Sistem Zonasi Dipastikan Tetap Digunakan di PPDB 2020

JAKARTA – Menteri Pendidikan dan Kebudayaan (Mendikbud) Nadiem Makrim memastikan jika pelaksanaan Penerimaan Peserta Didik Baru (PPDB) 2020 masih menggunakan sistem zonasi. Kepastian tersebut dapat dilihat dari Peraturan Menteri Pendidikan dan Kebudayaan (Permendikbud) Nomor 44 Tahun 2019 yang ditandatangani Nadiem pada 10 Desember 2019.

Kendati sistem zonasi masih digunakan, namun Nadiem mengatakan, untuk PPDB 2020 lebih fleksibel dari aturan sebelumnya. Hal tersebut dilakukan untuk mengakomodasi ketimpangan akses dan kualitas pendidikan di berbagai daerah.

”Zonasi sangat penting dan kami mendukung penuh inisiatif zonasi. Oleh karena itu, beberapa waktu lalu kami berdiskusi intensif dengan guru, kepala sekolah, pengawas, dan seluruh stakeholder pendidikan, baik di dalam maupun luar negeri, supaya sistem zonasi dapat kita rancang lebih baik lagi,” jelas Nadiem, dilansir dari laman resmi Kemendikbud.

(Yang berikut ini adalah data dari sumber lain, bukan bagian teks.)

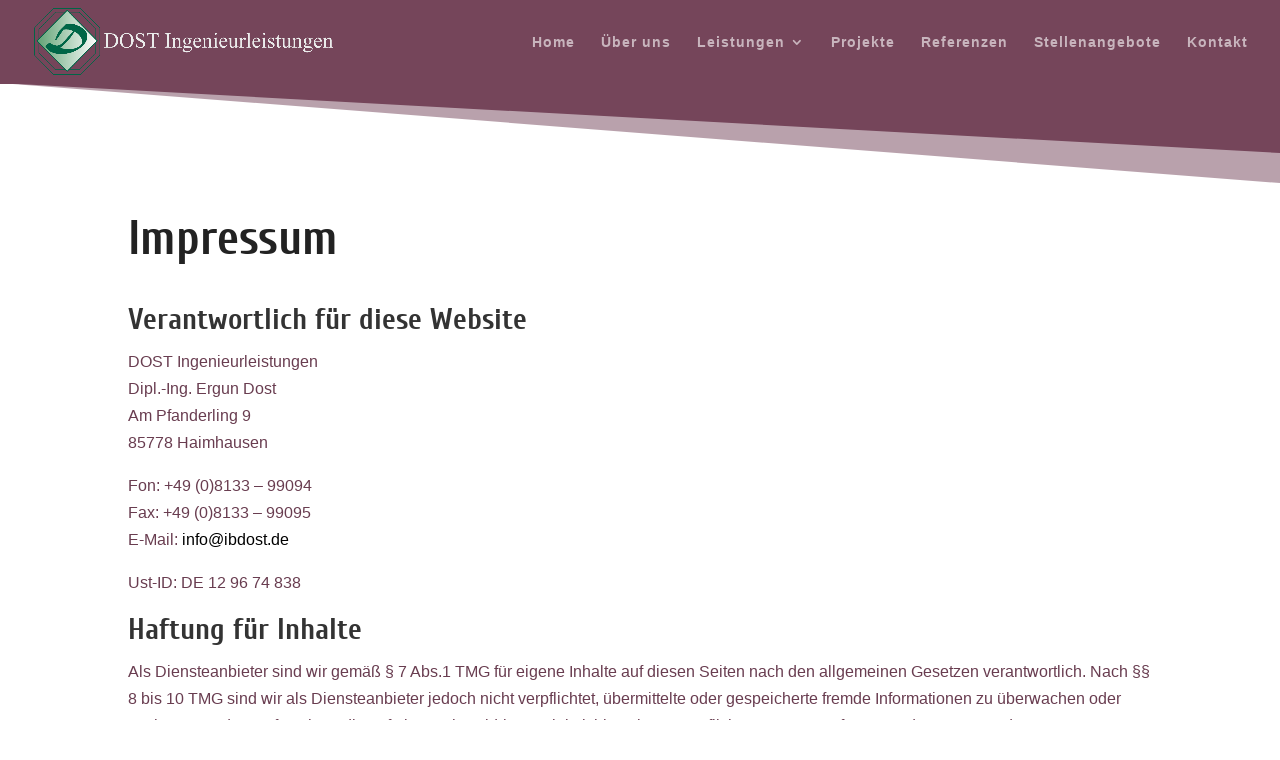

--- FILE ---
content_type: text/css
request_url: https://www.ibdost.de/wp-content/themes/divi-child/style.css?ver=4.18.0
body_size: 4749
content:
/*
 Theme Name:     Divi Child
 Theme URI:      https://www.elegantthemes.com/gallery/divi/
 Description:    Divi Child Theme
 Author:         Elegant Themes
 Author URI:     https://www.elegantthemes.com
 Template:       Divi
 Version:        1.0.0
*/
 
 
/* =Theme customization starts here
------------------------------------------------------- */


/* cuprum-regular - latin */
@font-face {
  font-family: 'Cuprum';
  font-style: normal;
  font-weight: 400;
  src: url('fonts/cuprum-v11-latin-regular.eot'); /* IE9 Compat Modes */
  src: local('Cuprum Regular'), local('Cuprum-Regular'),
       url('fonts/cuprum-v11-latin-regular.eot?#iefix') format('embedded-opentype'), /* IE6-IE8 */
       url('fonts/cuprum-v11-latin-regular.woff2') format('woff2'), /* Super Modern Browsers */
       url('fonts/cuprum-v11-latin-regular.woff') format('woff'), /* Modern Browsers */
       url('fonts/cuprum-v11-latin-regular.ttf') format('truetype'), /* Safari, Android, iOS */
       url('fonts/cuprum-v11-latin-regular.svg#Cuprum') format('svg'); /* Legacy iOS */
}

/* cuprum-italic - latin */
@font-face {
  font-family: 'Cuprum';
  font-style: italic;
  font-weight: 400;
  src: url('fonts/cuprum-v11-latin-italic.eot'); /* IE9 Compat Modes */
  src: local('Cuprum Italic'), local('Cuprum-Italic'),
       url('fonts/cuprum-v11-latin-italic.eot?#iefix') format('embedded-opentype'), /* IE6-IE8 */
       url('fonts/cuprum-v11-latin-italic.woff2') format('woff2'), /* Super Modern Browsers */
       url('fonts/cuprum-v11-latin-italic.woff') format('woff'), /* Modern Browsers */
       url('fonts/cuprum-v11-latin-italic.ttf') format('truetype'), /* Safari, Android, iOS */
       url('fonts/cuprum-v11-latin-italic.svg#Cuprum') format('svg'); /* Legacy iOS */
}

/* cuprum-700 - latin */
@font-face {
  font-family: 'Cuprum';
  font-style: normal;
  font-weight: 700;
  src: url('fonts/cuprum-v11-latin-700.eot'); /* IE9 Compat Modes */
  src: local('Cuprum Bold'), local('Cuprum-Bold'),
       url('fonts/cuprum-v11-latin-700.eot?#iefix') format('embedded-opentype'), /* IE6-IE8 */
       url('fonts/cuprum-v11-latin-700.woff2') format('woff2'), /* Super Modern Browsers */
       url('fonts/cuprum-v11-latin-700.woff') format('woff'), /* Modern Browsers */
       url('fonts/cuprum-v11-latin-700.ttf') format('truetype'), /* Safari, Android, iOS */
       url('fonts/cuprum-v11-latin-700.svg#Cuprum') format('svg'); /* Legacy iOS */
}

/* cuprum-700italic - latin */
@font-face {
  font-family: 'Cuprum';
  font-style: italic;
  font-weight: 700;
  src: url('fonts/cuprum-v11-latin-700italic.eot'); /* IE9 Compat Modes */
  src: local('Cuprum Bold Italic'), local('Cuprum-BoldItalic'),
       url('fonts/cuprum-v11-latin-700italic.eot?#iefix') format('embedded-opentype'), /* IE6-IE8 */
       url('fonts/cuprum-v11-latin-700italic.woff2') format('woff2'), /* Super Modern Browsers */
       url('fonts/cuprum-v11-latin-700italic.woff') format('woff'), /* Modern Browsers */
       url('fonts/cuprum-v11-latin-700italic.ttf') format('truetype'), /* Safari, Android, iOS */
       url('fonts/cuprum-v11-latin-700italic.svg#Cuprum') format('svg'); /* Legacy iOS */
}

/*+++++++++++++ FONTS +++++++++++++*/

h1, h2, h3, h4, h5, h6 {
	font-family: "Cuprum", Arial, Helvetica, sans-serif;
	font-weight: 400;
	color: #333333 !important;
	margin: 0;
	float: none;
	clear: both;
	line-height: 1.3em;
}

h1 {
    font-size: 48px !important;
	font-weight: 700;	
    color: #222222 !important;
}
h2 {
    font-size: 39px!important;
    color: #444444 !important;
}
h3 {
	font-size: 36px !important;
}
h4 {
    font-size: 30px!important;
}

#main-header {
    box-shadow: 0 1px 0 rgba(0,0,0,0);
    -moz-box-shadow: 0 1px 0 rgba(0,0,0,0);
    -webkit-box-shadow: 0 1px 0 rgba(0,0,0,0);
}

.short-page {
	min-height: calc(100vh - 198px) !important;
}

.first-headline {
    padding-bottom: 0px !important;
    margin-bottom: 0px !important;
}

.referenzen li {
	margin-bottom: 15px;	
	}
	
.referenzen li:last-child  {
	margin-bottom: 0px;	
}

.single .et_pb_post {
    margin-bottom: 0;
}
.et_pb_section_0.et_pb_section {
	padding-top: 100px !important;
	padding-bottom: 100px 
	background-color: #ffffff !important;	
}
.long-page {
	padding-bottom: 150px !important;
}


/*+++++++++++++ Tablet und kleiner +++++++++++++*/
@media only screen and (max-width:980px) {
	
h1 {
	font-size: 38px !important;
}
h2 {
    font-size: 24px!important;
}
h3 {
	font-size: 22px !important;
}
h4 {
    font-size: 20px!important;
}
	
}

/*+++++++++++++ Smartphone +++++++++++++*/
@media only screen and (max-width:767px) {
	
h1 {
	font-size: 24px !important;
}
h2 {
    font-size: 20px!important;
}
h3 {
	font-size: 18px !important;
}
h4 {
    font-size: 16px!important;
}	
}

Dijelaskan Nadiem, ada beberapa hal yang mendorong pihaknya untuk tetap mempertahankan sistem zonasi pada PPDB 2020. Diantaranya adalah, akomodasi siswa prestasi dan tidak mampu. Komposisi PPDB ini menerangkan jika jalur zonasi dapat menerima siswa minimal 50 persen, jalur afirmasi minimal 15 persen, dan jalur perpindahan maksimal lima persen, sedangkan untuk jalur prestasi atau sisa 0-30 persen lainnya disesuaikan dengan kondisi daerah.

”Kebijakan zonasi esensinya adalah adanya (jalur) afirmasi untuk siswa dan keluarga pemegang KIP yang tingkat ekonominya masih rendah, serta bagi yang menginginkan (adanya) peningkatan jalur prestasi sampai maksimal 30 persen diperbolehkan,” jelasnya.

Selain itu, lanjutnya, diterbitkannya Permendikbud Nomor 44 Tahun 2019 ini juga salah satunya adalah mengakomodasi aspirasi orangtua yang ingin prestasi anaknya lebih dihargai dalam menentukan pilihan sekolah terbaik.

”Banyak ibu yang komplain anaknya sudah belajar keras untuk mendapat hasil yang diinginkan. Jadi (aturan) ini adalah kompromi di antara kebutuhan pemerataan pendidikan bagi semua jenjang pendidikan sehingga kita bisa mengakses sekolah yang baik dan kompromi bagi orangtua yang sudah kerja keras untuk (anaknya) mencapai prestasi di kelas maupun memenangkan lomba-lomba di luar sekolah, di mana mereka bisa mendapatkan pilihan bersekolah di sekolah yang diinginkan,” jelasnya.

Tidak sampai disitu, aturan ini juga memberikan fleksibilitas pada daerah. Dimana kebijakan ini tidak mungkin terealisasi tanpa adanya dukungan dari seluruh jajaran unit pelaksana teknis (UPT) Kemendikbud, dan pemerintah daerah, serta para pelaku pendidikan lainnya. Oleh karena itu, dia berharap pemerintah daerah dan pusat dapat bergerak bersama dalam memeratakan akses dan kualitas pendidikan.